You just don't want to say it.
I understand.
I've been there.
I've been there with you.
Now, age is another big factor.
Nearly 45% of Americans age 20 to 39 eat fast food on any given day.
By the time they're 60, boy, I remember when I hit 60.
However, that, it plunges down to 24%.
So I know, you get over 60 and it's like, no, I'm not going there.
I'm just going to stay home.
I was going to stay home.
The doctor said I can't eat that.
Right.
Doctors, who cares?
You know, you really, I remember a doctor's appointment where the docket is back to me
and he goes, you look like you put on a little weight.
And I was like, yeah, I'm trying to get to 800 pounds.
And he just, he didn't even flinch.
He just was like, well, good luck with it.

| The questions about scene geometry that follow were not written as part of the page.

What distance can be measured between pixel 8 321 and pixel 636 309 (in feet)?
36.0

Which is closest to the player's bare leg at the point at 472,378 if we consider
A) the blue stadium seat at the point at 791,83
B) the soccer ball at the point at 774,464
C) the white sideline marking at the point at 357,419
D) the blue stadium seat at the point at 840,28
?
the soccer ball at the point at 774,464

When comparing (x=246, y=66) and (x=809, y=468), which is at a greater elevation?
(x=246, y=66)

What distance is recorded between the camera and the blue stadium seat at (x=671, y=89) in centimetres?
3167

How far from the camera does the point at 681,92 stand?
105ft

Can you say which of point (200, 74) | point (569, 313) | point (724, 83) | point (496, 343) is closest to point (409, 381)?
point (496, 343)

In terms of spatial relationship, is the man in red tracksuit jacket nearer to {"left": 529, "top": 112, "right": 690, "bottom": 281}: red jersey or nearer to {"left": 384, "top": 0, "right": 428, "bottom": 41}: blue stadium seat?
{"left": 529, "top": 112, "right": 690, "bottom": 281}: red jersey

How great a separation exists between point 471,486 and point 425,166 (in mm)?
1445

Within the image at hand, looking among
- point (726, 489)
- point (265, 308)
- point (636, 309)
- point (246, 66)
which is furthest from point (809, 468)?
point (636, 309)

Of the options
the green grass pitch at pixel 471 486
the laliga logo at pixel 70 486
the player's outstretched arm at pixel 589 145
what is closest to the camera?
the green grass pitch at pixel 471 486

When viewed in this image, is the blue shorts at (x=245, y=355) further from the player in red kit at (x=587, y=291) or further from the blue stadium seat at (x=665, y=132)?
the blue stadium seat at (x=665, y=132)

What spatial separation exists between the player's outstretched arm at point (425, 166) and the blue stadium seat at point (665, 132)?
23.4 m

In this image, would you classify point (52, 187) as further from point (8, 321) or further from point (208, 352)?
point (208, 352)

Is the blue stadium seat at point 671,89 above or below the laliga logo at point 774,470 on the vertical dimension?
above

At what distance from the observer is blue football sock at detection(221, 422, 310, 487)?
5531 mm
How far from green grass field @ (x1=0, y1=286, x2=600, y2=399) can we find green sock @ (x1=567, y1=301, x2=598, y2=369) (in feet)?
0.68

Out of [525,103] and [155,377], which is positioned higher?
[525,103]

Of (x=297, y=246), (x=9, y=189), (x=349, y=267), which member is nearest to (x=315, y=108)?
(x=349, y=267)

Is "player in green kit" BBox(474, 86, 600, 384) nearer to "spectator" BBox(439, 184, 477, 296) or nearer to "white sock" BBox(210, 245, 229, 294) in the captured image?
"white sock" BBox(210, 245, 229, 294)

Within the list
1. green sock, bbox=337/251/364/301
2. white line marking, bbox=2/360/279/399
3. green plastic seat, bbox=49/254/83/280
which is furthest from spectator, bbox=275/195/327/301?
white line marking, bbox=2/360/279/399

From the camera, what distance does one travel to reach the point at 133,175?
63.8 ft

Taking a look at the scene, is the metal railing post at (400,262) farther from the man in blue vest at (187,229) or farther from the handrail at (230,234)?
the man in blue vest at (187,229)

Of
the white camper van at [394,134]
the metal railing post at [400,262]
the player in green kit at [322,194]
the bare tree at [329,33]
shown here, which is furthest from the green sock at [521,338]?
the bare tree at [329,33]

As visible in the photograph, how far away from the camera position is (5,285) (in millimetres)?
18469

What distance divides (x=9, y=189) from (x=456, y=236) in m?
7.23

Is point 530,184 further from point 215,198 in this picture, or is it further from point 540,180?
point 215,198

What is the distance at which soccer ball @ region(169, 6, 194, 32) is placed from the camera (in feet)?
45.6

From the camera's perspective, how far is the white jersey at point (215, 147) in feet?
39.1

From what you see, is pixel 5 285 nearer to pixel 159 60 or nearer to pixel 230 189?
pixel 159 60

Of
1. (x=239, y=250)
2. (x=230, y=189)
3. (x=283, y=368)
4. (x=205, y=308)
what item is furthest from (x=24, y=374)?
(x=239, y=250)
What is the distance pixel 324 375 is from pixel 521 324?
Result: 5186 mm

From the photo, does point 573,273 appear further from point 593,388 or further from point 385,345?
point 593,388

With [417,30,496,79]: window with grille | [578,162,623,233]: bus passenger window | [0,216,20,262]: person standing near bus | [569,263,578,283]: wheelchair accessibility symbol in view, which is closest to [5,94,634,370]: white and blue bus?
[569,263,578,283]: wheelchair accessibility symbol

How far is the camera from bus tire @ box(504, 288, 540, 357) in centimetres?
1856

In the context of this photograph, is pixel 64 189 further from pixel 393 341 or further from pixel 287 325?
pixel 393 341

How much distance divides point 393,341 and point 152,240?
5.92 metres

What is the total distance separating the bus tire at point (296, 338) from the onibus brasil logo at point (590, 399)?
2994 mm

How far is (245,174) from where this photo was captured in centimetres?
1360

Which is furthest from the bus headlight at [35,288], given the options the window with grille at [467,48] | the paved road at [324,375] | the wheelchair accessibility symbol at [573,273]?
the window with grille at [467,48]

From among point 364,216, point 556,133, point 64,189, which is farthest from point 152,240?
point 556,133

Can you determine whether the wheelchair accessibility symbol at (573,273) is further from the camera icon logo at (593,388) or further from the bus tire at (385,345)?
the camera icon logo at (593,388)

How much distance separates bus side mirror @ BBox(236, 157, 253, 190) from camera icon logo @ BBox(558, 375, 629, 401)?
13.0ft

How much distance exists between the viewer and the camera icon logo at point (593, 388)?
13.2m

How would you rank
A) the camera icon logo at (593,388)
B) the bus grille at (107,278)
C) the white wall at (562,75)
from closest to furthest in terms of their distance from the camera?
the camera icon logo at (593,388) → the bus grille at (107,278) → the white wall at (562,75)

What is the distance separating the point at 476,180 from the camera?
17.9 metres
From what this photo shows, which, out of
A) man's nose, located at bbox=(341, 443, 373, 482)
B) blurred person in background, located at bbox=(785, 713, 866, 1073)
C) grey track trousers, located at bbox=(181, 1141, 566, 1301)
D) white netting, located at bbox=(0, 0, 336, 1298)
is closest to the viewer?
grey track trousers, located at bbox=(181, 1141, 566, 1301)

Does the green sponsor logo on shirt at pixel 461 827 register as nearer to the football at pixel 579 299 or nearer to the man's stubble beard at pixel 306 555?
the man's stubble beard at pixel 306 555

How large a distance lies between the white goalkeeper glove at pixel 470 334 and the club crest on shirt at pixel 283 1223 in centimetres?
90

And he signs them, and he's, I just finished writing my prescriptions, okay?
We're done talking.
We're done talking, okay?
Now, it should be no surprise.
Men, and particularly, you know, younger men are huge users of fast food restaurants.
Lunch is still king.
So, you know, you have, you have 38% of men eating fast food on any given day compared to 35% of women.
So there's, you know, there's a lot of guys going by themselves, doing the drive-thru by themselves.
That's where that's the problem, right?
That's where you go through the drive-thru by yourself.
If you brought a workmate, female or male, yeah, you know, I'll just take the burger and fries and a drink.
You buy yourself?
I need two double-doubles.
I need a large fry and I need a shake.
And then, yeah, I need a large shake.
And you might as well put some cheese on the one order of fries and then a Diet Coke.
So that's your lunch.
Wouldn't you buy yourself?
I understand.
And I need some extra ketchup.
but definitely not enough.
You know, you have to fight with some of the people
at some of the fast food places now for extra ketchup.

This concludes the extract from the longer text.